*Tasks for this exercise:*
• A. Copy out the Cornwall geology passage, everything from "The United Downs" down to "Porthtowan Fault Zone.", replacing "Killas" with "Slate".
• B. Finish out the next part of the passage on Cornwall's geology and the United Downs wells, picking up after its final sentence.

*Passage:*
- Opening Delimiter -
Cornwall is also divided by a number of faults and fracture zones with a preferred orientation of NNW-SSE or ENE-WSW, believed to have been reactivated by post-orogenic extension after the Variscan Orogeny, with the ENE-striking fractures hosting magmatic mineral lodes and ‘elvans’ that were mined throughout the 19th and 20th centuries. NNW-SSE striking 'crosscourse' faults, which are often long and show evidence of significant displacement, are aligned parallel to the regional maximum horizontal stress and therefore are believed to be the most ‘open’ structures, providing enhanced permeability.

The United Downs wells encountered three main lithologies: 1) Killas (a low-grade, regionally metamorphosed and deformed mudstone of the Upper Devonian Mylor Slate Formation); 2) Microgranite; and 3) Granite. The wells also intersected open NW-SE-striking fracture corridors related to the major 'crosscourse' of the Porthtowan Fault Zone.
- Closing Delimiter -
*Available data:*
- Opening Delimiter -
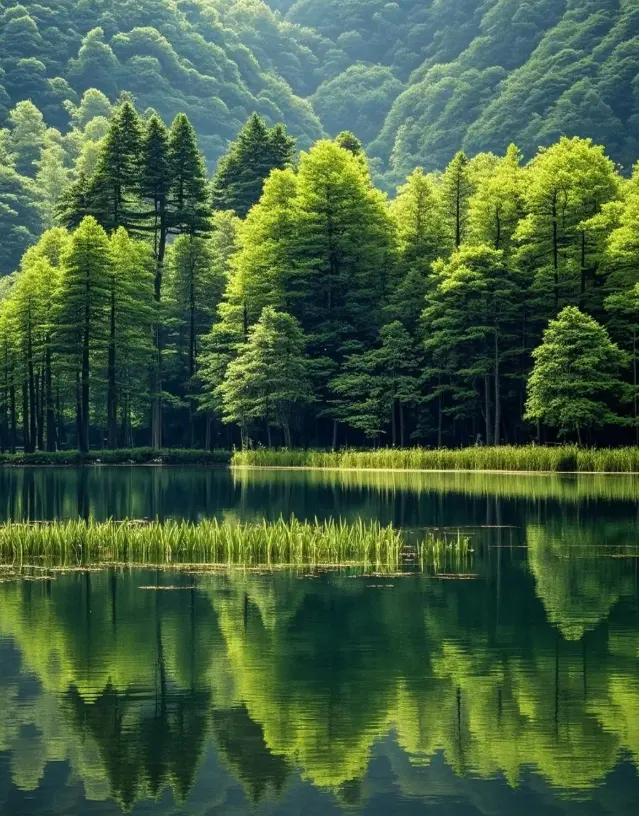 国家林草局以高效要素保障护航“十五五”重点项目——在守牢生态底线中增进民生福祉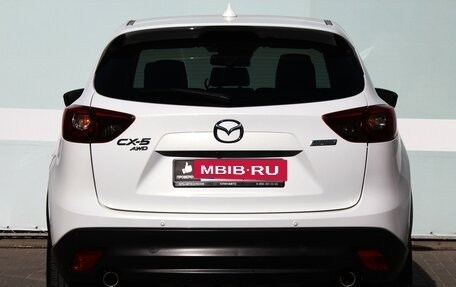 Mazda CX-5 II, 2017 год, 2 399 000 рублей, 5 фотография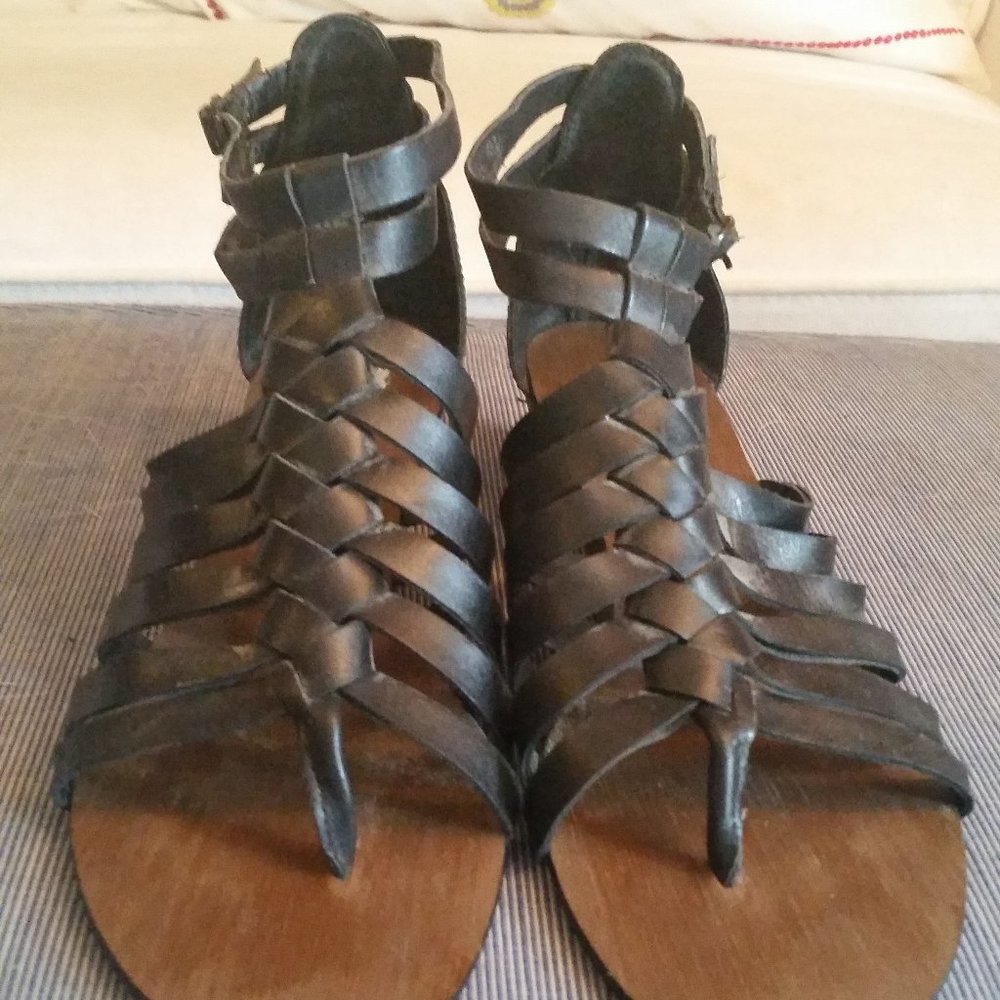 Steve Madden Kasidy Gladiator Sandal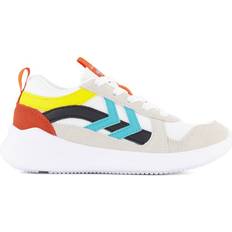 Hummel Bounce Jr - White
- Closing Delimiter -
*Answers per task:*
• A.
The United Downs wells encountered three main lithologies: 1) Slate (a low-grade, regionally metamorphosed and deformed mudstone of the Upper Devonian Mylor Slate Formation); 2) Microgranite; and 3) Granite. The wells also intersected open NW-SE-striking fracture corridors related to the major 'crosscourse' of the Porthtowan Fault Zone.

• B.
Community Engagement 
GEL’s community engagement programme has been extremely important for the successful continuation of the United Downs geothermal project. From an early stage it was established that time, effort and a personal approach were crucial to finding the extent of the community and reaching a diverse range of its members. As a result, accurate, up-to-date information has been communicated to a broad range of the community via public visits to the GEL site, external presentations to interested groups, exhibitions at public events, printed flyers, online resources and through the wider media.

An inclusive and interactive education programme and careers events have also been run by GEL to give an insight into Cornwall’s new and growing geothermal power and heat industry to students throughout Cornwall.

GEL also established a significant community fund, supporting sustainable and community-led projects in four local parishes with a shared grant of £40,000. This ensured that the local economy , people and environment benefitted as widely as possible from the project.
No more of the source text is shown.